━━━ DATA LINES ━━━

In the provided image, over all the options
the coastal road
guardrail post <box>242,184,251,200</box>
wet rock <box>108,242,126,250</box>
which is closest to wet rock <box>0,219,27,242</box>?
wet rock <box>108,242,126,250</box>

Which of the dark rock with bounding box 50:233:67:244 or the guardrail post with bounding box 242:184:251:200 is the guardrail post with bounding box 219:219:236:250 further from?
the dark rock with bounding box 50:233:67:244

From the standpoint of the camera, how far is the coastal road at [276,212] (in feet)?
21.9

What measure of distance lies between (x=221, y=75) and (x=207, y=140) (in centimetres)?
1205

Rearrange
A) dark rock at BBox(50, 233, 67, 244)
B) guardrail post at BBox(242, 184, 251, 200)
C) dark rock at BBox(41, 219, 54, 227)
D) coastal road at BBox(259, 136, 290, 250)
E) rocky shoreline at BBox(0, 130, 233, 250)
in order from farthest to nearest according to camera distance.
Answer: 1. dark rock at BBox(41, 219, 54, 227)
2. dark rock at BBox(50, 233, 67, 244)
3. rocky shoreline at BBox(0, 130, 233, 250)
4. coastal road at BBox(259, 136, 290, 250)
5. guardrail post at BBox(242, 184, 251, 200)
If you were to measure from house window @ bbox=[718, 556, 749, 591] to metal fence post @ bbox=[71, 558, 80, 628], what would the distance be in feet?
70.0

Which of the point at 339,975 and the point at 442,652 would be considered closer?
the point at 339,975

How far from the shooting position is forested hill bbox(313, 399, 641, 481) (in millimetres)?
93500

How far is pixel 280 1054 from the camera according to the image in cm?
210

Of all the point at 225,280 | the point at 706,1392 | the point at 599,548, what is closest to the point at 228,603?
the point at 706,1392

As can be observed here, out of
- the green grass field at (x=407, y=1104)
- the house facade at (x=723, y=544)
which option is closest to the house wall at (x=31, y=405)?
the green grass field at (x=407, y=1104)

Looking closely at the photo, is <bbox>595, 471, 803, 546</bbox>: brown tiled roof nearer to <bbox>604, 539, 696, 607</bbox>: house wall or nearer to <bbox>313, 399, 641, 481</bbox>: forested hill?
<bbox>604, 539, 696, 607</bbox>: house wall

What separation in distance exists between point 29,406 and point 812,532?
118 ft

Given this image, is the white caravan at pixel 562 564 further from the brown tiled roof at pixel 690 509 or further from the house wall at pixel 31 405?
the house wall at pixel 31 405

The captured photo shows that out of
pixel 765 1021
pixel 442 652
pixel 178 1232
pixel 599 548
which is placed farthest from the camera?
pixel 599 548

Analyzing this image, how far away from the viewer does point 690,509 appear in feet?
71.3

━━━

### EXERCISE
Return all of the material above unchanged, character for character.

### TASK RESPONSE
In the provided image, over all the options
the coastal road
guardrail post <box>242,184,251,200</box>
wet rock <box>108,242,126,250</box>
which is closest to wet rock <box>0,219,27,242</box>?
wet rock <box>108,242,126,250</box>

Which of the dark rock with bounding box 50:233:67:244 or the guardrail post with bounding box 242:184:251:200 is the guardrail post with bounding box 219:219:236:250 further from?
the dark rock with bounding box 50:233:67:244

From the standpoint of the camera, how far is the coastal road at [276,212] (in feet)?
21.9

What measure of distance lies between (x=221, y=75) and (x=207, y=140) (in centimetres)?
1205

Rearrange
A) dark rock at BBox(50, 233, 67, 244)
B) guardrail post at BBox(242, 184, 251, 200)
C) dark rock at BBox(41, 219, 54, 227)
D) coastal road at BBox(259, 136, 290, 250)
E) rocky shoreline at BBox(0, 130, 233, 250)
in order from farthest to nearest according to camera distance.
Answer: 1. dark rock at BBox(41, 219, 54, 227)
2. dark rock at BBox(50, 233, 67, 244)
3. rocky shoreline at BBox(0, 130, 233, 250)
4. coastal road at BBox(259, 136, 290, 250)
5. guardrail post at BBox(242, 184, 251, 200)
If you were to measure from house window @ bbox=[718, 556, 749, 591] to metal fence post @ bbox=[71, 558, 80, 628], what would the distance be in feet?
70.0

Which of the point at 339,975 and the point at 442,652 would be considered closer?
the point at 339,975

How far from the shooting position is forested hill bbox(313, 399, 641, 481) (in millimetres)?
93500

How far is pixel 280 1054 from the camera according to the image in cm?
210

Of all the point at 225,280 | the point at 706,1392 | the point at 599,548, what is closest to the point at 228,603?
the point at 706,1392

As can be observed here, out of
- the green grass field at (x=407, y=1104)
- the house facade at (x=723, y=544)
which option is closest to the house wall at (x=31, y=405)?
the green grass field at (x=407, y=1104)

Looking closely at the photo, is <bbox>595, 471, 803, 546</bbox>: brown tiled roof nearer to <bbox>604, 539, 696, 607</bbox>: house wall or nearer to <bbox>313, 399, 641, 481</bbox>: forested hill?
<bbox>604, 539, 696, 607</bbox>: house wall

What separation in distance exists between point 29,406 and point 812,532?
118 ft

Given this image, is the white caravan at pixel 562 564 further from the brown tiled roof at pixel 690 509 or further from the house wall at pixel 31 405?
the house wall at pixel 31 405

The captured photo shows that out of
pixel 765 1021
pixel 442 652
pixel 178 1232
pixel 599 548
which is placed farthest from the camera?
pixel 599 548

Analyzing this image, how far away from the viewer does point 690,509 appear in feet?
71.3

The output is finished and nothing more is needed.